**Aim:** Can you print every record below exactly as written?

[Records from a dataset]
——
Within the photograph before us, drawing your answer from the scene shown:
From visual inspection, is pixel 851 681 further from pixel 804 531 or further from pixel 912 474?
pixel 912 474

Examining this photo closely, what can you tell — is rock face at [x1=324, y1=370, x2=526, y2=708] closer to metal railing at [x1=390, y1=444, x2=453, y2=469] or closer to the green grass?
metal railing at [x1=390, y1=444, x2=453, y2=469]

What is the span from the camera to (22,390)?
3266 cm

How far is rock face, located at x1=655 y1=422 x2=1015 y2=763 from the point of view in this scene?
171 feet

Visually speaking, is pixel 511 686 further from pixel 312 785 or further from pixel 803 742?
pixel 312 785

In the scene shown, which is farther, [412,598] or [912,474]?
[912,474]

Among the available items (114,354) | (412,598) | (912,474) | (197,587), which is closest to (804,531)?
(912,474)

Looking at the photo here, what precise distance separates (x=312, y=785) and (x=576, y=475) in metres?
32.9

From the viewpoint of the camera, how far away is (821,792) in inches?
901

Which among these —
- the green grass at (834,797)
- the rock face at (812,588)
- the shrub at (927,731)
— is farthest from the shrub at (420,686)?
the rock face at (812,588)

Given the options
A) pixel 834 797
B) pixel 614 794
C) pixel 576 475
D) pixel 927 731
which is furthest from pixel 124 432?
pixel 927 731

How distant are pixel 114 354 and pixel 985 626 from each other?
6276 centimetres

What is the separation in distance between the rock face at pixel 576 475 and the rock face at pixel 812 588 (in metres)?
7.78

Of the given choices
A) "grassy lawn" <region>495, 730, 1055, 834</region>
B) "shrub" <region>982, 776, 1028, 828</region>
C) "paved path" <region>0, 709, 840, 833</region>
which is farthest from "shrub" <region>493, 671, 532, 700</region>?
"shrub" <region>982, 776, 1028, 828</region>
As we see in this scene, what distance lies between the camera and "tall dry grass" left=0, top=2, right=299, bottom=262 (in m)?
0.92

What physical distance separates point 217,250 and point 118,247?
——
**Worked answer:**
Within the photograph before us, drawing your answer from the scene shown:
From visual inspection, is pixel 851 681 further from pixel 804 531 or further from pixel 912 474?
pixel 912 474

Examining this photo closely, what can you tell — is rock face at [x1=324, y1=370, x2=526, y2=708] closer to metal railing at [x1=390, y1=444, x2=453, y2=469] or closer to the green grass?
metal railing at [x1=390, y1=444, x2=453, y2=469]

What is the span from the camera to (22,390)?
3266 cm

How far is rock face, located at x1=655 y1=422 x2=1015 y2=763 from the point of view in this scene?
171 feet

Visually speaking, is pixel 511 686 further from pixel 312 785 or further from pixel 803 742?
pixel 312 785

In the scene shown, which is farther, [412,598] or [912,474]?
[912,474]

Among the available items (114,354) | (412,598) | (912,474) | (197,587), which is closest to (804,531)?
(912,474)

Looking at the photo here, what precise distance separates (x=312, y=785) and (x=576, y=475) in metres?
32.9

From the viewpoint of the camera, how far away is (821,792) in inches?
901

Which among these —
- the green grass at (834,797)
- the rock face at (812,588)
- the shrub at (927,731)
— is farthest from the shrub at (420,686)?
the rock face at (812,588)

Given the options
A) pixel 834 797
B) pixel 614 794
C) pixel 576 475
D) pixel 927 731
which is furthest from pixel 124 432?
pixel 927 731

How distant are pixel 114 354 and pixel 985 626 from each other?
6276 centimetres

What is the separation in distance between the rock face at pixel 576 475 and the rock face at pixel 812 588 (in metres)?
7.78

Of the given choices
A) "grassy lawn" <region>495, 730, 1055, 834</region>
B) "shrub" <region>982, 776, 1028, 828</region>
C) "paved path" <region>0, 709, 840, 833</region>
which is farthest from "shrub" <region>493, 671, 532, 700</region>?
"shrub" <region>982, 776, 1028, 828</region>
As we see in this scene, what distance lies between the camera and "tall dry grass" left=0, top=2, right=299, bottom=262 (in m)?
0.92

What physical distance separates point 217,250 and point 118,247?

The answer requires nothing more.